The four key action areas of the barometer:
- Continue awareness-raising initiatives
- Make related training mandatory
- Integrate reflection on the role of social media
- Incorporate students’ new aspirations
Belief in strict equality of skills between women and men among students in France’s top schools has slightly decreased, from 82% in 2021 to 79% in 2025. This step backward confirms a concerning trend, showing the resurgence of gender stereotypes among the younger generation. Men remain associated with self-confidence (52.7%), stress management (40.2%), and authority (37.7%), while women are still linked to empathy (76.5%), listening (68.9%), and sensitivity (68.6%). Paradoxically, most young people claim to be egalitarian but continue to attribute fixed qualities to men and women. This contradiction perpetuates inequality and helps reproduce it as they enter the job market.
The barometer highlights a mechanism in which female students internalize stereotypes more strongly than their male peers. On average, women attribute 4.1 stereotypes to themselves, compared to 2.9 for men. At the same time, male students project even more stereotypes onto them (3.2 on average), far more than the reverse (1.8). This “double bind” traps young women in a cycle of self-censorship and self-doubt, partly explaining why, despite equal competence, they hesitate more to envision themselves in managerial or leadership roles.
Although 78.6% of students describe themselves as ambitious, nearly one-third are unable to name a public figure they look up to.

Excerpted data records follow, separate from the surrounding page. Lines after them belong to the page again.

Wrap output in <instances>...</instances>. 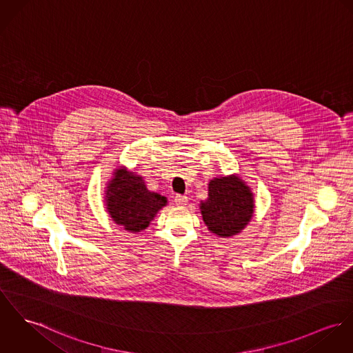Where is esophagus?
<instances>
[{
    "mask_svg": "<svg viewBox=\"0 0 353 353\" xmlns=\"http://www.w3.org/2000/svg\"><path fill=\"white\" fill-rule=\"evenodd\" d=\"M174 201L176 205H186L188 203V196L186 195H181V194H176L174 196Z\"/></svg>",
    "mask_w": 353,
    "mask_h": 353,
    "instance_id": "34e87169",
    "label": "esophagus"
}]
</instances>
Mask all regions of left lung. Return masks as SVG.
Listing matches in <instances>:
<instances>
[{
  "mask_svg": "<svg viewBox=\"0 0 353 353\" xmlns=\"http://www.w3.org/2000/svg\"><path fill=\"white\" fill-rule=\"evenodd\" d=\"M201 213L209 230L230 237L248 224L254 213V196L237 176L214 178L209 183V196L201 202Z\"/></svg>",
  "mask_w": 353,
  "mask_h": 353,
  "instance_id": "8db88e82",
  "label": "left lung"
}]
</instances>
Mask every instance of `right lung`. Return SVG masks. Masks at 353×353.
Wrapping results in <instances>:
<instances>
[{"label":"right lung","instance_id":"right-lung-1","mask_svg":"<svg viewBox=\"0 0 353 353\" xmlns=\"http://www.w3.org/2000/svg\"><path fill=\"white\" fill-rule=\"evenodd\" d=\"M108 212L116 224L129 232L145 229L155 214L167 203V198L148 192L141 176L127 170H116L106 192Z\"/></svg>","mask_w":353,"mask_h":353}]
</instances>
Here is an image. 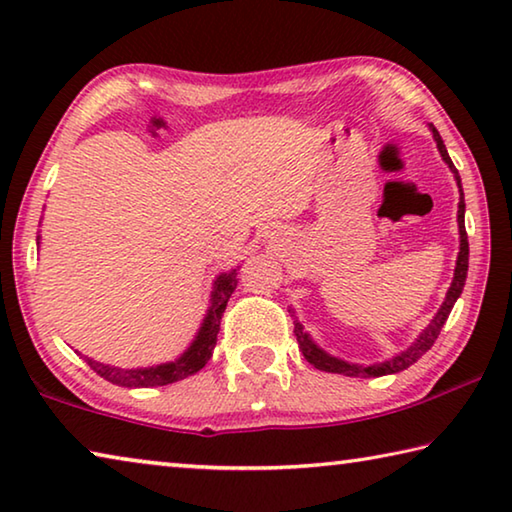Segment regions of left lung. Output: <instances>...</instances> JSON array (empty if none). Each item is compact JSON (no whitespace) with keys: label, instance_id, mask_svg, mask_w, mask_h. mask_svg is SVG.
I'll return each instance as SVG.
<instances>
[{"label":"left lung","instance_id":"1","mask_svg":"<svg viewBox=\"0 0 512 512\" xmlns=\"http://www.w3.org/2000/svg\"><path fill=\"white\" fill-rule=\"evenodd\" d=\"M431 133H433V140H436V146L440 151V158L447 162V167L452 169L454 178H456V185H458V192H461V198H458V235H461V248H458V257H456V268H454V280H452V287H449L447 296L443 300V305L436 311V316L431 318V323L422 329L418 334V339H415L409 348L397 352L393 359L388 361H379V363H370V366H361V363H350V361H343L339 357H332V354L325 352L323 348H318L314 343V339L305 332V327H302L298 320H293V325H296V339L302 354H305V359L311 363V366L318 368V370H325V372H336V375H345V377H384V375H395V372L406 370L409 366H413L415 361H418L424 352L431 350V345L436 343L440 329L447 323L449 314H452V307L454 302L461 298L463 287H465V277H467V259H470V244H467V232H465V196H463V185H461V176H458V171L454 167L452 158H449V153L445 149V142L443 137L438 135V131L433 126ZM291 314H296V311H291Z\"/></svg>","mask_w":512,"mask_h":512}]
</instances>
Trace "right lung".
Returning a JSON list of instances; mask_svg holds the SVG:
<instances>
[{
	"mask_svg": "<svg viewBox=\"0 0 512 512\" xmlns=\"http://www.w3.org/2000/svg\"><path fill=\"white\" fill-rule=\"evenodd\" d=\"M38 244H40V237H38ZM235 289H237V268H232L228 273L216 275L214 287L210 293V307H207L203 323L198 327L194 341L189 343V348L180 354L178 359L160 363V366H149V368H119V366H110V363L94 361L90 357H83V359L88 361V366L97 372L99 377L108 379L110 384L126 386V388L167 386V384H173V381H180L189 375H194V372L201 370L212 357L214 345H216V334H219V327H221V316Z\"/></svg>",
	"mask_w": 512,
	"mask_h": 512,
	"instance_id": "obj_1",
	"label": "right lung"
}]
</instances>
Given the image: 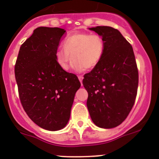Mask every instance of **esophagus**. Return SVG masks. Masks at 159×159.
Segmentation results:
<instances>
[{
  "instance_id": "obj_1",
  "label": "esophagus",
  "mask_w": 159,
  "mask_h": 159,
  "mask_svg": "<svg viewBox=\"0 0 159 159\" xmlns=\"http://www.w3.org/2000/svg\"><path fill=\"white\" fill-rule=\"evenodd\" d=\"M78 78H79V80L80 81V83H82V81H83V76H78Z\"/></svg>"
}]
</instances>
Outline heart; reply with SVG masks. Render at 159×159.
<instances>
[{"label": "heart", "mask_w": 159, "mask_h": 159, "mask_svg": "<svg viewBox=\"0 0 159 159\" xmlns=\"http://www.w3.org/2000/svg\"><path fill=\"white\" fill-rule=\"evenodd\" d=\"M104 39L98 34L77 32L64 39V47L55 52V59L62 70L67 71L72 59L73 67L81 71L92 69L99 63L105 52Z\"/></svg>", "instance_id": "obj_1"}]
</instances>
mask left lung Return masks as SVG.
<instances>
[{
    "label": "left lung",
    "mask_w": 159,
    "mask_h": 159,
    "mask_svg": "<svg viewBox=\"0 0 159 159\" xmlns=\"http://www.w3.org/2000/svg\"><path fill=\"white\" fill-rule=\"evenodd\" d=\"M89 30L102 35L105 47L99 63L83 80L86 105L94 124L109 129L120 125L134 106L138 68L132 46L118 30L111 26Z\"/></svg>",
    "instance_id": "1"
}]
</instances>
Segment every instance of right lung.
Returning a JSON list of instances; mask_svg holds the SVG:
<instances>
[{
    "instance_id": "add662e5",
    "label": "right lung",
    "mask_w": 159,
    "mask_h": 159,
    "mask_svg": "<svg viewBox=\"0 0 159 159\" xmlns=\"http://www.w3.org/2000/svg\"><path fill=\"white\" fill-rule=\"evenodd\" d=\"M64 29L39 27L25 41L15 64L23 109L40 127L59 130L67 124L75 93L81 86L75 74L60 68L55 59Z\"/></svg>"
}]
</instances>
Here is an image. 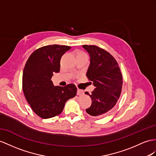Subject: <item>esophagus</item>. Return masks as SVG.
<instances>
[{
  "label": "esophagus",
  "mask_w": 156,
  "mask_h": 156,
  "mask_svg": "<svg viewBox=\"0 0 156 156\" xmlns=\"http://www.w3.org/2000/svg\"><path fill=\"white\" fill-rule=\"evenodd\" d=\"M83 94V91L80 90V89H78L77 90V95H82Z\"/></svg>",
  "instance_id": "esophagus-1"
}]
</instances>
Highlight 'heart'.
Wrapping results in <instances>:
<instances>
[{
  "label": "heart",
  "mask_w": 156,
  "mask_h": 156,
  "mask_svg": "<svg viewBox=\"0 0 156 156\" xmlns=\"http://www.w3.org/2000/svg\"><path fill=\"white\" fill-rule=\"evenodd\" d=\"M76 56H80V55H86L83 52L81 51H77L76 52Z\"/></svg>",
  "instance_id": "obj_1"
}]
</instances>
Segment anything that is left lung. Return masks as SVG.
<instances>
[{
	"mask_svg": "<svg viewBox=\"0 0 156 156\" xmlns=\"http://www.w3.org/2000/svg\"><path fill=\"white\" fill-rule=\"evenodd\" d=\"M88 52L90 65L86 76L95 87L91 94V105L86 111L96 118L105 117L116 105L121 95L122 76L115 58L109 52L96 45H83Z\"/></svg>",
	"mask_w": 156,
	"mask_h": 156,
	"instance_id": "left-lung-1",
	"label": "left lung"
}]
</instances>
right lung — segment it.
Returning a JSON list of instances; mask_svg holds the SVG:
<instances>
[{"instance_id":"1","label":"right lung","mask_w":156,"mask_h":156,"mask_svg":"<svg viewBox=\"0 0 156 156\" xmlns=\"http://www.w3.org/2000/svg\"><path fill=\"white\" fill-rule=\"evenodd\" d=\"M70 46L51 45L31 54L23 70L22 89L34 113L42 119L60 115L67 100L76 96L77 87L73 83L54 86L51 78L60 71L62 56Z\"/></svg>"}]
</instances>
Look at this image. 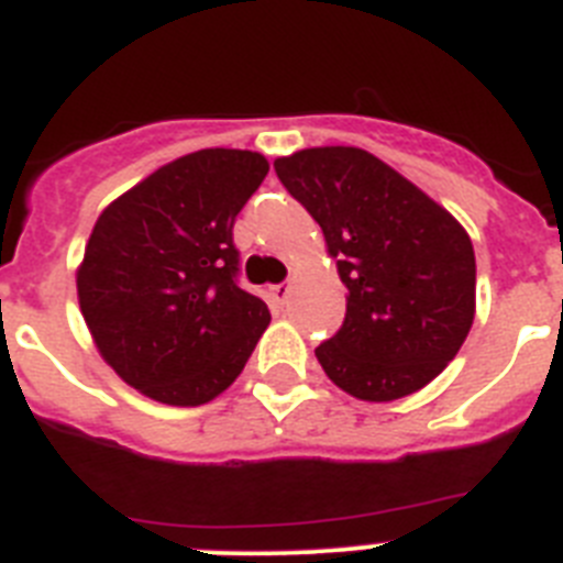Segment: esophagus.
<instances>
[{
	"label": "esophagus",
	"instance_id": "34e87169",
	"mask_svg": "<svg viewBox=\"0 0 563 563\" xmlns=\"http://www.w3.org/2000/svg\"><path fill=\"white\" fill-rule=\"evenodd\" d=\"M287 296H290V285H273L271 287V301H273V305H285Z\"/></svg>",
	"mask_w": 563,
	"mask_h": 563
}]
</instances>
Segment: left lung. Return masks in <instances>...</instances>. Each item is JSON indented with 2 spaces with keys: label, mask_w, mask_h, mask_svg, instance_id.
<instances>
[{
  "label": "left lung",
  "mask_w": 563,
  "mask_h": 563,
  "mask_svg": "<svg viewBox=\"0 0 563 563\" xmlns=\"http://www.w3.org/2000/svg\"><path fill=\"white\" fill-rule=\"evenodd\" d=\"M273 166L321 225L346 285L341 330L316 350L321 369L366 402L429 386L474 324L476 258L465 228L366 148H301Z\"/></svg>",
  "instance_id": "8db88e82"
}]
</instances>
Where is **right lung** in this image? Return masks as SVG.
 Instances as JSON below:
<instances>
[{"instance_id": "right-lung-1", "label": "right lung", "mask_w": 563, "mask_h": 563, "mask_svg": "<svg viewBox=\"0 0 563 563\" xmlns=\"http://www.w3.org/2000/svg\"><path fill=\"white\" fill-rule=\"evenodd\" d=\"M271 172L265 154L200 148L109 202L76 273L96 350L141 395L202 406L242 375L271 310L233 282V220Z\"/></svg>"}]
</instances>
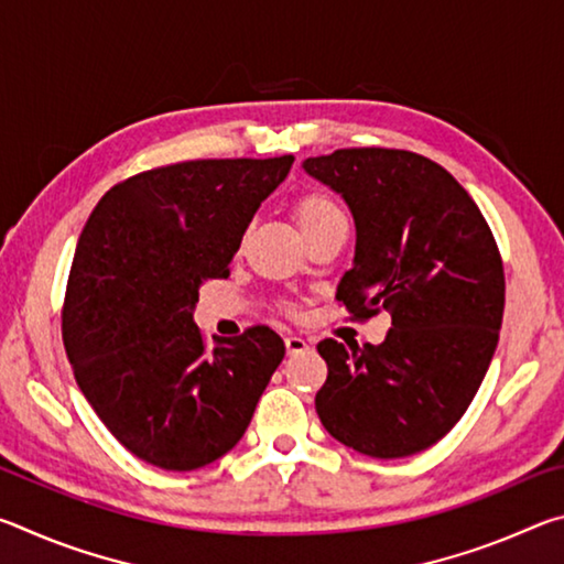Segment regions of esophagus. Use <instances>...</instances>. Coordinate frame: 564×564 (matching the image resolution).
<instances>
[{
    "instance_id": "esophagus-1",
    "label": "esophagus",
    "mask_w": 564,
    "mask_h": 564,
    "mask_svg": "<svg viewBox=\"0 0 564 564\" xmlns=\"http://www.w3.org/2000/svg\"><path fill=\"white\" fill-rule=\"evenodd\" d=\"M283 340H285V350H289V356L308 350V343H305V338H301V336H285Z\"/></svg>"
}]
</instances>
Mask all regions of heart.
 Returning <instances> with one entry per match:
<instances>
[{
    "mask_svg": "<svg viewBox=\"0 0 564 564\" xmlns=\"http://www.w3.org/2000/svg\"><path fill=\"white\" fill-rule=\"evenodd\" d=\"M293 218L299 224L301 234L308 238L333 224H343L346 221V214H343V208L328 194H323V191H308V194L295 198Z\"/></svg>",
    "mask_w": 564,
    "mask_h": 564,
    "instance_id": "b5f03b06",
    "label": "heart"
}]
</instances>
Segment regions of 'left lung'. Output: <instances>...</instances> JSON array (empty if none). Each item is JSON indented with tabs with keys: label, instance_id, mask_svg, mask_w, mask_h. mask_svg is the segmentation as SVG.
Here are the masks:
<instances>
[{
	"label": "left lung",
	"instance_id": "1",
	"mask_svg": "<svg viewBox=\"0 0 564 564\" xmlns=\"http://www.w3.org/2000/svg\"><path fill=\"white\" fill-rule=\"evenodd\" d=\"M303 169L356 221L336 299L356 321L393 318L380 346L318 343V417L362 455H415L453 431L490 368L505 311L498 243L470 194L413 151L338 149Z\"/></svg>",
	"mask_w": 564,
	"mask_h": 564
}]
</instances>
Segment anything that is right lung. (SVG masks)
<instances>
[{"mask_svg":"<svg viewBox=\"0 0 564 564\" xmlns=\"http://www.w3.org/2000/svg\"><path fill=\"white\" fill-rule=\"evenodd\" d=\"M293 156L198 159L121 181L94 208L66 283L62 336L111 435L164 470H196L241 441L285 356L253 326L208 350L194 323Z\"/></svg>","mask_w":564,"mask_h":564,"instance_id":"1","label":"right lung"}]
</instances>
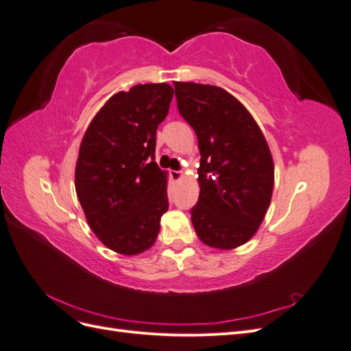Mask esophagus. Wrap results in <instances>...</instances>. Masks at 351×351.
<instances>
[{"instance_id": "esophagus-1", "label": "esophagus", "mask_w": 351, "mask_h": 351, "mask_svg": "<svg viewBox=\"0 0 351 351\" xmlns=\"http://www.w3.org/2000/svg\"><path fill=\"white\" fill-rule=\"evenodd\" d=\"M169 177H171L173 182H178V180L183 177V173L182 171H176V169H171V171H169Z\"/></svg>"}]
</instances>
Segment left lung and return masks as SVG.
<instances>
[{"instance_id":"1","label":"left lung","mask_w":351,"mask_h":351,"mask_svg":"<svg viewBox=\"0 0 351 351\" xmlns=\"http://www.w3.org/2000/svg\"><path fill=\"white\" fill-rule=\"evenodd\" d=\"M174 89L200 151V193L190 210L195 231L210 247L236 249L254 236L269 206V146L252 114L227 90L192 82H174Z\"/></svg>"}]
</instances>
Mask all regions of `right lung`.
<instances>
[{"mask_svg": "<svg viewBox=\"0 0 351 351\" xmlns=\"http://www.w3.org/2000/svg\"><path fill=\"white\" fill-rule=\"evenodd\" d=\"M173 95L167 83L112 95L80 143L74 184L84 217L105 246L127 256L152 247L168 209L155 145Z\"/></svg>", "mask_w": 351, "mask_h": 351, "instance_id": "add662e5", "label": "right lung"}]
</instances>
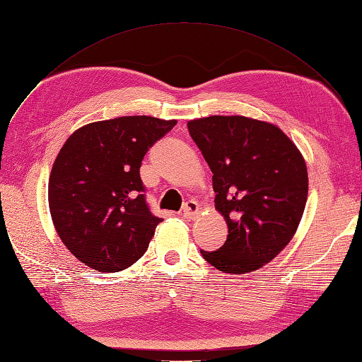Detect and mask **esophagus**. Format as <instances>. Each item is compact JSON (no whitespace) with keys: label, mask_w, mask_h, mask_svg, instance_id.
Here are the masks:
<instances>
[{"label":"esophagus","mask_w":362,"mask_h":362,"mask_svg":"<svg viewBox=\"0 0 362 362\" xmlns=\"http://www.w3.org/2000/svg\"><path fill=\"white\" fill-rule=\"evenodd\" d=\"M183 217L185 218H188V220H192V218H196L197 216H199V205H197V202H194V200H189V202H187L185 203V206H183Z\"/></svg>","instance_id":"esophagus-1"}]
</instances>
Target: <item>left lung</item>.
Wrapping results in <instances>:
<instances>
[{"label": "left lung", "instance_id": "1", "mask_svg": "<svg viewBox=\"0 0 362 362\" xmlns=\"http://www.w3.org/2000/svg\"><path fill=\"white\" fill-rule=\"evenodd\" d=\"M188 129L228 225L225 245L203 258L225 274L260 269L298 229L309 191L303 154L276 125L246 116L194 119Z\"/></svg>", "mask_w": 362, "mask_h": 362}]
</instances>
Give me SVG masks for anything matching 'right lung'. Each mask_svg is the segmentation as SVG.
<instances>
[{"mask_svg": "<svg viewBox=\"0 0 362 362\" xmlns=\"http://www.w3.org/2000/svg\"><path fill=\"white\" fill-rule=\"evenodd\" d=\"M177 120L122 116L78 128L49 179V208L62 243L99 272H120L148 249L162 218L145 202L144 156Z\"/></svg>", "mask_w": 362, "mask_h": 362, "instance_id": "1", "label": "right lung"}]
</instances>
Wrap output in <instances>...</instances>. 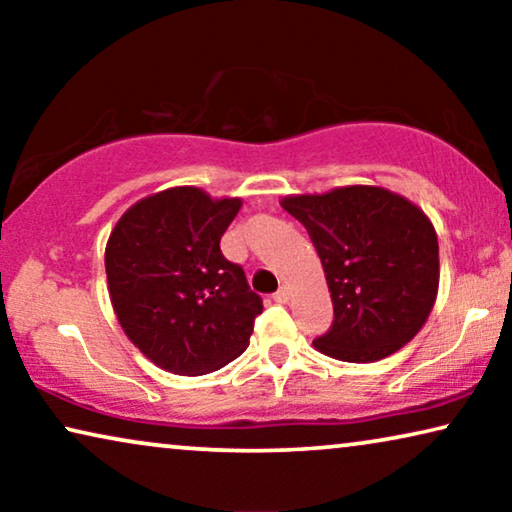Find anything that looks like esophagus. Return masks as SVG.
<instances>
[{"label": "esophagus", "mask_w": 512, "mask_h": 512, "mask_svg": "<svg viewBox=\"0 0 512 512\" xmlns=\"http://www.w3.org/2000/svg\"><path fill=\"white\" fill-rule=\"evenodd\" d=\"M272 298H275V303H289V298H291L289 286H282V289H279Z\"/></svg>", "instance_id": "obj_1"}]
</instances>
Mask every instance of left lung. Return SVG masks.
Here are the masks:
<instances>
[{
    "label": "left lung",
    "mask_w": 512,
    "mask_h": 512,
    "mask_svg": "<svg viewBox=\"0 0 512 512\" xmlns=\"http://www.w3.org/2000/svg\"><path fill=\"white\" fill-rule=\"evenodd\" d=\"M324 265L333 326L312 342L338 361L387 359L419 333L438 296V235L429 216L382 186L286 195Z\"/></svg>",
    "instance_id": "left-lung-1"
}]
</instances>
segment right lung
Instances as JSON below:
<instances>
[{"mask_svg": "<svg viewBox=\"0 0 512 512\" xmlns=\"http://www.w3.org/2000/svg\"><path fill=\"white\" fill-rule=\"evenodd\" d=\"M240 207V198L174 186L137 200L111 230V307L132 345L167 373H212L249 347L263 300L221 254Z\"/></svg>", "mask_w": 512, "mask_h": 512, "instance_id": "add662e5", "label": "right lung"}]
</instances>
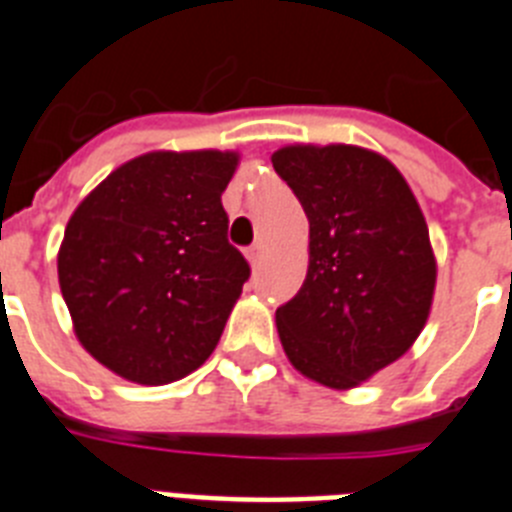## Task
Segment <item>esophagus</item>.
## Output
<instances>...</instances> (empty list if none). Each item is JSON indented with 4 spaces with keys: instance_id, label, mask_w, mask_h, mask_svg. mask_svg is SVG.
<instances>
[{
    "instance_id": "34e87169",
    "label": "esophagus",
    "mask_w": 512,
    "mask_h": 512,
    "mask_svg": "<svg viewBox=\"0 0 512 512\" xmlns=\"http://www.w3.org/2000/svg\"><path fill=\"white\" fill-rule=\"evenodd\" d=\"M262 252H265L262 242H255V244H252V247H247V260H250L252 265H257V262L262 260Z\"/></svg>"
}]
</instances>
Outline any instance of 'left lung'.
<instances>
[{
  "mask_svg": "<svg viewBox=\"0 0 512 512\" xmlns=\"http://www.w3.org/2000/svg\"><path fill=\"white\" fill-rule=\"evenodd\" d=\"M273 167L309 219V270L275 311L288 361L350 389L410 350L435 288L428 224L389 159L358 146H286Z\"/></svg>",
  "mask_w": 512,
  "mask_h": 512,
  "instance_id": "8db88e82",
  "label": "left lung"
}]
</instances>
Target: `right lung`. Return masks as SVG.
Wrapping results in <instances>:
<instances>
[{
  "label": "right lung",
  "instance_id": "right-lung-1",
  "mask_svg": "<svg viewBox=\"0 0 512 512\" xmlns=\"http://www.w3.org/2000/svg\"><path fill=\"white\" fill-rule=\"evenodd\" d=\"M231 151H154L118 167L74 211L59 283L79 342L136 384L206 363L250 262L229 244Z\"/></svg>",
  "mask_w": 512,
  "mask_h": 512
}]
</instances>
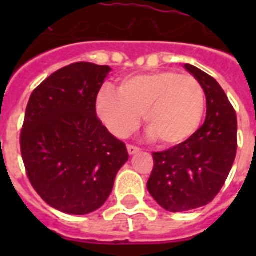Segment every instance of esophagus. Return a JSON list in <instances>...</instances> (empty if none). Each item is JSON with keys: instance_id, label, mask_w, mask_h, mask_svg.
<instances>
[{"instance_id": "34e87169", "label": "esophagus", "mask_w": 256, "mask_h": 256, "mask_svg": "<svg viewBox=\"0 0 256 256\" xmlns=\"http://www.w3.org/2000/svg\"><path fill=\"white\" fill-rule=\"evenodd\" d=\"M140 150L138 148H136V146H132V144H128V152L130 154V156H134V154H138Z\"/></svg>"}]
</instances>
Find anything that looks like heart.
I'll return each instance as SVG.
<instances>
[{"label":"heart","instance_id":"obj_1","mask_svg":"<svg viewBox=\"0 0 256 256\" xmlns=\"http://www.w3.org/2000/svg\"><path fill=\"white\" fill-rule=\"evenodd\" d=\"M204 92L191 76L174 72L138 74L122 80L118 92L102 88L96 96V114L112 136L132 132L144 114L150 138L164 148L184 144L200 126Z\"/></svg>","mask_w":256,"mask_h":256}]
</instances>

Many prefer to highlight people in their personal circles or modest, low-profile figures, far from imposed role models. When well-known personalities are mentioned, men most often cite Elon Musk or Napoleon, while women cite Simone Veil or Marie Curie. These choices, though limited, reveal two contrasting visions of ambition: one based on individual success and visibility, the other rooted in collective commitment, justice, or scientific progress. More telling than the specific names is the lack of shared models. Traditional hierarchical ambition is losing its appeal among a generation seeking new reference points.
When asked about the main sources perpetuating stereotypes, students point to society (79.9%), social media (63.5%), and traditional media (57.3%). Conversely, higher education institutions are perceived as relatively protected environments. This perception is a positive signal: business schools are seen as spaces capable of challenging biases and proposing alternative models of success. By intensifying training and awareness initiatives, they can play a key role in preparing a generation able to combine ambition and equality.
This new study highlights the ambivalence of a generation shaped by traditional gender stereotypes, yet simultaneously rejecting conventional notions of ambition and aspiring to new models,” explain Tanguy Bizien, Head of Research at AFMD, and Pascale Borel, Professor of Marketing at Clermont School of Business and co-author of the study.